Convert the entries below into a two-column CSV with the header row entry_text,answer and one row per entry. Put each entry's text and its answer in their own quoted field, replacing any line breaks with spaces.

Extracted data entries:
□ □ □ □ □ □ □

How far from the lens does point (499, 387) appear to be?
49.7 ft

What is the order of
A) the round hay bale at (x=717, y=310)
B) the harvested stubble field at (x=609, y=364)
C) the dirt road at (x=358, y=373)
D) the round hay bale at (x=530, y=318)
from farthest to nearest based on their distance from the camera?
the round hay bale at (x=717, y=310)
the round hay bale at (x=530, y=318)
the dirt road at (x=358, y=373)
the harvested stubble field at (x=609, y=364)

□ □ □ □ □ □ □

- Exercise solution:
entry_text,answer
"How far from the lens does point (499, 387) appear to be?","49.7 ft"
"What is the order of A) the round hay bale at (x=717, y=310) B) the harvested stubble field at (x=609, y=364) C) the dirt road at (x=358, y=373) D) the round hay bale at (x=530, y=318) from farthest to nearest based on their distance from the camera?","the round hay bale at (x=717, y=310) the round hay bale at (x=530, y=318) the dirt road at (x=358, y=373) the harvested stubble field at (x=609, y=364)"